YOUR GOAL: Below are the entries. Print only the lines starting at the one with "休閒鞋 MISS 21 超個性運動風金蔥絲布拼接真皮厚底休閒鞋-黑" and ending at the one with "フリーダイヤルを設置しており", exactly, with no pictures.
╭─ EXERCISE DATA
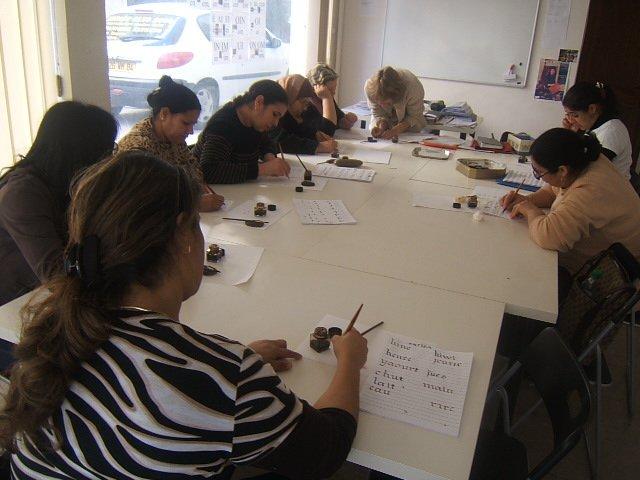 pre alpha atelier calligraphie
╰─
╭─ EXERCISE DATA
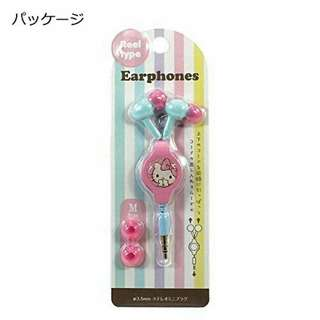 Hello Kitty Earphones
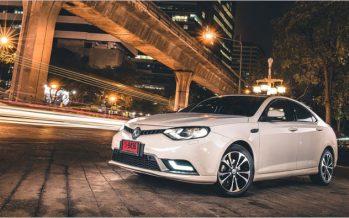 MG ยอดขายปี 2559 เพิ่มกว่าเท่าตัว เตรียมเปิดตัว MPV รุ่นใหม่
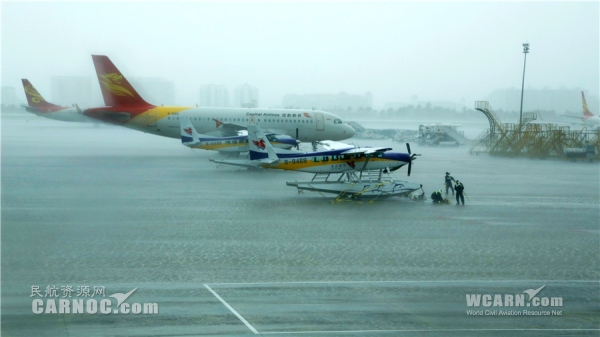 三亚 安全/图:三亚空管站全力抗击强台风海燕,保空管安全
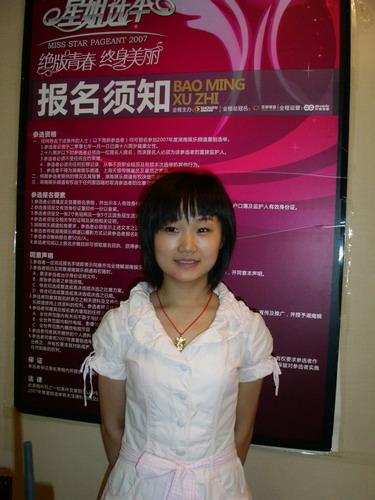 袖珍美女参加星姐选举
╰─
╭─ EXERCISE DATA
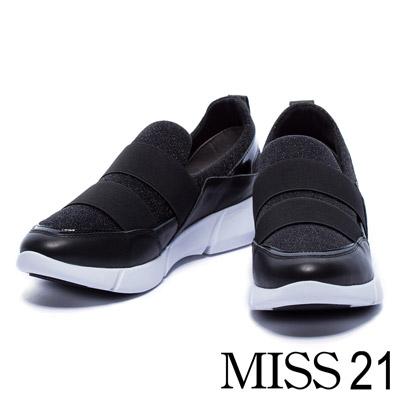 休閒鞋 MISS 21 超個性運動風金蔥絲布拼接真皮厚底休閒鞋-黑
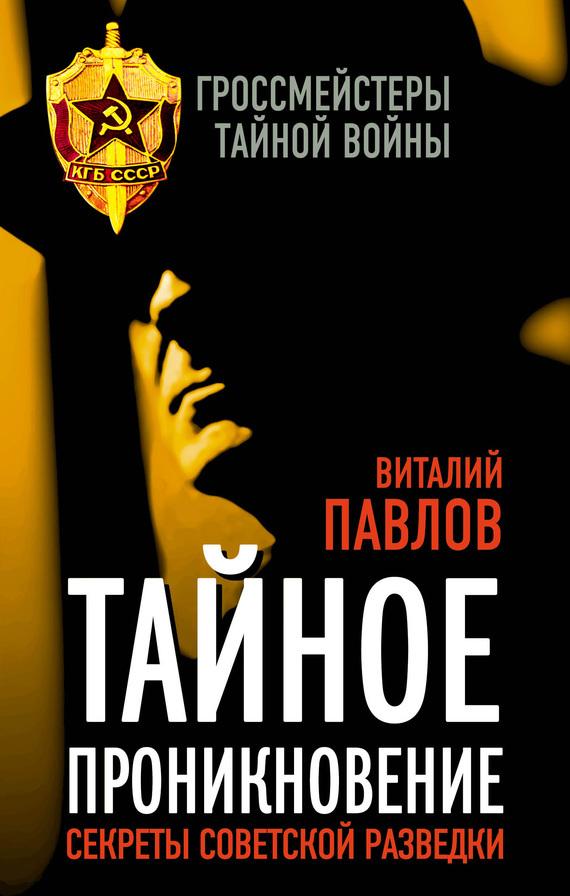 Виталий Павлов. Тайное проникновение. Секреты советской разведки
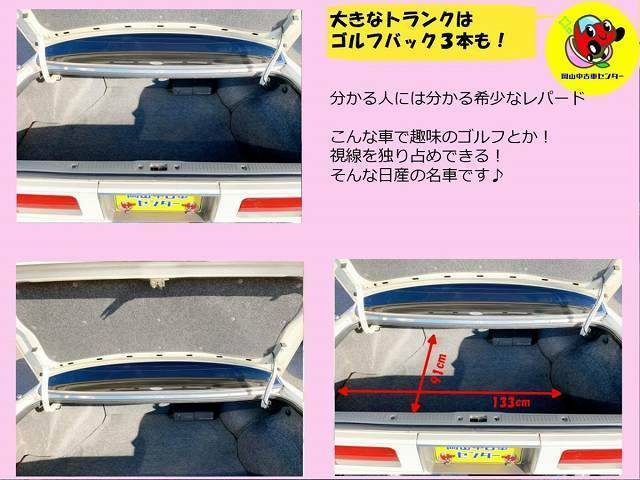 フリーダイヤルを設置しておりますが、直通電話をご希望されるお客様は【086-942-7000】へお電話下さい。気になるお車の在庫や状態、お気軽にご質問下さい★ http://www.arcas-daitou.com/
╰─
ANSWER TO THIS PROBLEM:
 休閒鞋 MISS 21 超個性運動風金蔥絲布拼接真皮厚底休閒鞋-黑
 Виталий Павлов. Тайное проникновение. Секреты советской разведки
 フリーダイヤルを設置しておりますが、直通電話をご希望されるお客様は【086-942-7000】へお電話下さい。気になるお車の在庫や状態、お気軽にご質問下さい★ http://www.arcas-daitou.com/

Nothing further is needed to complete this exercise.